# [EXERCISE MATERIAL]
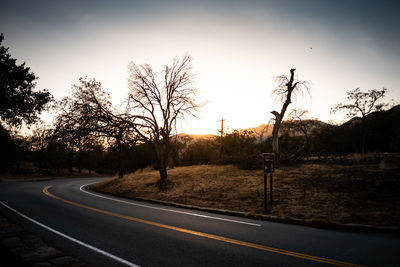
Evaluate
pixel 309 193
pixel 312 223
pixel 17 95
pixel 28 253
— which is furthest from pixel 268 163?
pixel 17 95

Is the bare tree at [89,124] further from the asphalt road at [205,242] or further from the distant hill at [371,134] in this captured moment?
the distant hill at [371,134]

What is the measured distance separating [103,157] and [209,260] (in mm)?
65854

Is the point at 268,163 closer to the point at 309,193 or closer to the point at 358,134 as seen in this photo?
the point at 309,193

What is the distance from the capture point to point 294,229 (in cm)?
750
--
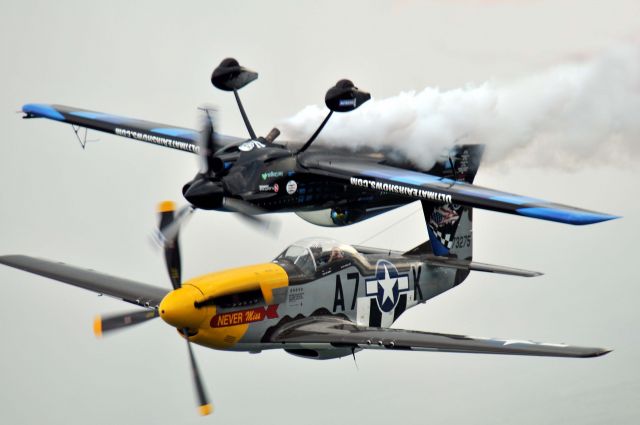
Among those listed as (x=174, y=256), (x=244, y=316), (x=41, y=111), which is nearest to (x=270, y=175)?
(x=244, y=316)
==
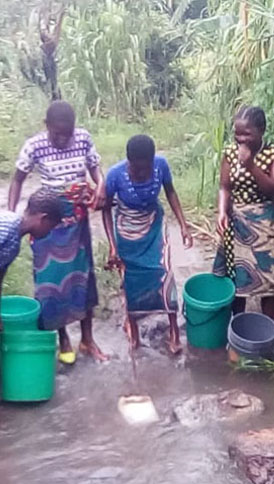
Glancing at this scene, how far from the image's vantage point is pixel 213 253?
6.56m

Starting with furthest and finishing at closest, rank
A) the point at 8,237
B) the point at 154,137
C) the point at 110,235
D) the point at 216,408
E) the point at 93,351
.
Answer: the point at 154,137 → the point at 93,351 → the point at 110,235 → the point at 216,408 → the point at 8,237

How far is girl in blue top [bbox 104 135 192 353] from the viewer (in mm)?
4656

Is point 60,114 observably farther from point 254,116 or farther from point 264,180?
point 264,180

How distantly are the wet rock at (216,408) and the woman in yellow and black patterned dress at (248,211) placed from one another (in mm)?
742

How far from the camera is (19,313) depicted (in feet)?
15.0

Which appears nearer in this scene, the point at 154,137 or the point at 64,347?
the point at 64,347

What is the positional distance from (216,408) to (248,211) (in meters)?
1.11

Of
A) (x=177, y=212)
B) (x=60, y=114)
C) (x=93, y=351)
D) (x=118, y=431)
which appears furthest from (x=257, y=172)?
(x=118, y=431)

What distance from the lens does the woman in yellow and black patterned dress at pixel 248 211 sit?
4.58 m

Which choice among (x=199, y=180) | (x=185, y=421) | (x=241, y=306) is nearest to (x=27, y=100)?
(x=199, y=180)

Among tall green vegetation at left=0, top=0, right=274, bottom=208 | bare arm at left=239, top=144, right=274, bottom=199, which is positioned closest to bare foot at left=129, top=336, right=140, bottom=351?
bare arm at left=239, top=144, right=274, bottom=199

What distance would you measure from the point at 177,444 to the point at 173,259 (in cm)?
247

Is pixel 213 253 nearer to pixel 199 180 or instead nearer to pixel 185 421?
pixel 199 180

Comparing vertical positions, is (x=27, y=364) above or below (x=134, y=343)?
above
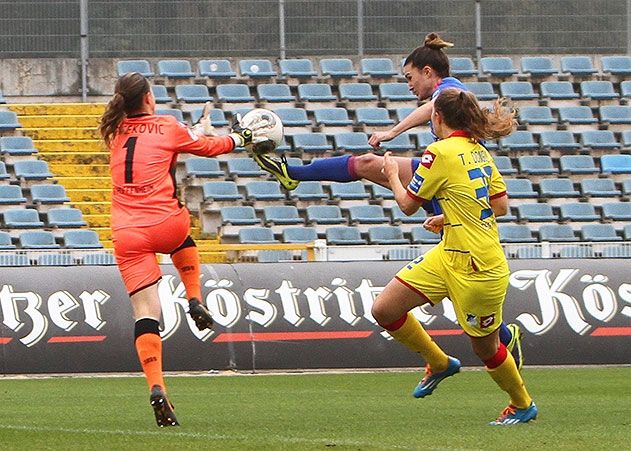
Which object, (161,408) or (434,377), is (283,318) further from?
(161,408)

# [WHAT THE TASK ASKS]
Find every line in the data above that contains the word "closest", and copy each of those lines in full.

# [OUTPUT FOR THIS EXERCISE]
Starting with furthest and finishing at closest, rank
Among tall green vegetation at left=0, top=0, right=274, bottom=208 | bare arm at left=239, top=144, right=274, bottom=199, which is positioned closest to bare foot at left=129, top=336, right=140, bottom=351?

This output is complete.